Trecho para leitura:
• • • • •
Nestes termos, ao buscar o esclarecimento com tanto afinco, o homem se esqueceu de esclarecer-se a si próprio. Assim, “a expulsão do pensamento da lógica ratifica na sala de aula a coisificação do homem na fábrica e no escritório.”[13] E sob o ideal burguês, “ao subordinar a vida inteira às exigências de sua conservação, a minoria que detém o poder garante, justamente com sua própria segurança, a perpetuação do todo.”[14] E assim:

Com a difusão da economia mercantil burguesa, o horizonte sombrio do mito é aclarado pelo sol da razão calculadora, sob cujos raios gelados amadurece a sementeira da nova barbárie. Forçado pela dominação, o trabalho humano tendeu sempre a se afastar do mito, voltando a cair sob o seu influxo, levado pela mesma dominação.[15]

Percebe-se, durante o transcurso do trabalho, que os autores claramente enfatizam o empobrecimento do pensamento e a errônea utilização do conhecimento como instrumento de um progresso útil apenas para alguns, pois a “maldição do progresso irrefreável é a irrefreável regressão” e é “da imaturidade dos dominados que se nutre a hipermaturidade da sociedade,” pois “quanto mais complicada e mais refinada a aparelhagem social, econômica e científica, para cujo manejo o corpo já há muito foi ajustado pelo sistema de produção, tanto mais empobrecidas as vivências de que ele é capaz.”[16]

E finalmente, mostrando a tristeza a que se reduziu a sociedade, Adorno e Horkheimer arrematam da seguinte forma:

Pela mediação da sociedade total, que engloba todas as relações e emoções, os homens se reconvertem exatamente naquilo contra o que se voltara a lei evolutiva da sociedade, o princípio do eu, meros seres genéricos, iguais uns aos outros pelo isolamento na coletividade governada pela força. Os remadores que não podem se falar estão atrelados a um compasso, assim como o trabalhador moderno na fábrica, no cinema e no coletivo. São as condições concretas do trabalho na sociedade que forçam o conformismo e não as influências conscientes, as quais por acréscimo embruteceriam e afastariam da verdade os homens oprimidos. A impotência dos trabalhadores não é mero pretexto dos dominantes, mas a consequência lógica da sociedade industrial, na qual o fado antigo acabou por se transformar no esforço de a ele escapar.[17]


Referências:

ADORNO, Theodor W. Notas de Literatura. Trad. de Jorge M. B. de Almeida. São Paulo: Duas Cidades; Ed. 34, 2003.
• • • • •
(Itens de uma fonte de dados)
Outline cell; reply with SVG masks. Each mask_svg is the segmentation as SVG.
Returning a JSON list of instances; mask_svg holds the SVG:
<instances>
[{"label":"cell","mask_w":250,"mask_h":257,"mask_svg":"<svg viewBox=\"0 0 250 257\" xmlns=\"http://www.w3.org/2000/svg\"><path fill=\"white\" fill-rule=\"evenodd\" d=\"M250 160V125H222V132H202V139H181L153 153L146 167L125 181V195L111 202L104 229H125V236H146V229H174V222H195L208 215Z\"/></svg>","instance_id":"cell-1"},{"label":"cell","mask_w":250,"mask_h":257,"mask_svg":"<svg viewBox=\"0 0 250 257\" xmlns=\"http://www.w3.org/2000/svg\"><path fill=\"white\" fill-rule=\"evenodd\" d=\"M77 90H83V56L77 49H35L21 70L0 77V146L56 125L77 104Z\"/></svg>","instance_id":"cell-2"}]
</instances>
• • • • •
Exercício breve 1: Pode reproduzir na íntegra, sem nenhuma alteração, o trecho sobre o esclarecimento em Adorno e Horkheimer?
Exercício breve 2: Pode converter em uma tabela Markdown, com as colunas Número e Linha do registro, a parte dos registros que vai do início até a linha que contém "<instances>", incluindo essa linha? Deixe de fora as linhas em branco e inclua apenas essas linhas.

Resultado da tarefa 1:
Nestes termos, ao buscar o esclarecimento com tanto afinco, o homem se esqueceu de esclarecer-se a si próprio. Assim, “a expulsão do pensamento da lógica ratifica na sala de aula a coisificação do homem na fábrica e no escritório.”[13] E sob o ideal burguês, “ao subordinar a vida inteira às exigências de sua conservação, a minoria que detém o poder garante, justamente com sua própria segurança, a perpetuação do todo.”[14] E assim:

Com a difusão da economia mercantil burguesa, o horizonte sombrio do mito é aclarado pelo sol da razão calculadora, sob cujos raios gelados amadurece a sementeira da nova barbárie. Forçado pela dominação, o trabalho humano tendeu sempre a se afastar do mito, voltando a cair sob o seu influxo, levado pela mesma dominação.[15]

Percebe-se, durante o transcurso do trabalho, que os autores claramente enfatizam o empobrecimento do pensamento e a errônea utilização do conhecimento como instrumento de um progresso útil apenas para alguns, pois a “maldição do progresso irrefreável é a irrefreável regressão” e é “da imaturidade dos dominados que se nutre a hipermaturidade da sociedade,” pois “quanto mais complicada e mais refinada a aparelhagem social, econômica e científica, para cujo manejo o corpo já há muito foi ajustado pelo sistema de produção, tanto mais empobrecidas as vivências de que ele é capaz.”[16]

E finalmente, mostrando a tristeza a que se reduziu a sociedade, Adorno e Horkheimer arrematam da seguinte forma:

Pela mediação da sociedade total, que engloba todas as relações e emoções, os homens se reconvertem exatamente naquilo contra o que se voltara a lei evolutiva da sociedade, o princípio do eu, meros seres genéricos, iguais uns aos outros pelo isolamento na coletividade governada pela força. Os remadores que não podem se falar estão atrelados a um compasso, assim como o trabalhador moderno na fábrica, no cinema e no coletivo. São as condições concretas do trabalho na sociedade que forçam o conformismo e não as influências conscientes, as quais por acréscimo embruteceriam e afastariam da verdade os homens oprimidos. A impotência dos trabalhadores não é mero pretexto dos dominantes, mas a consequência lógica da sociedade industrial, na qual o fado antigo acabou por se transformar no esforço de a ele escapar.[17]


Referências:

ADORNO, Theodor W. Notas de Literatura. Trad. de Jorge M. B. de Almeida. São Paulo: Duas Cidades; Ed. 34, 2003.

Resultado da tarefa 2:
| Número | Linha do registro |
|---|---|
| 1 | Outline cell; reply with SVG masks. Each mask_svg is the segmentation as SVG. |
| 2 | Returning a JSON list of instances; mask_svg holds the SVG: |
| 3 | <instances> |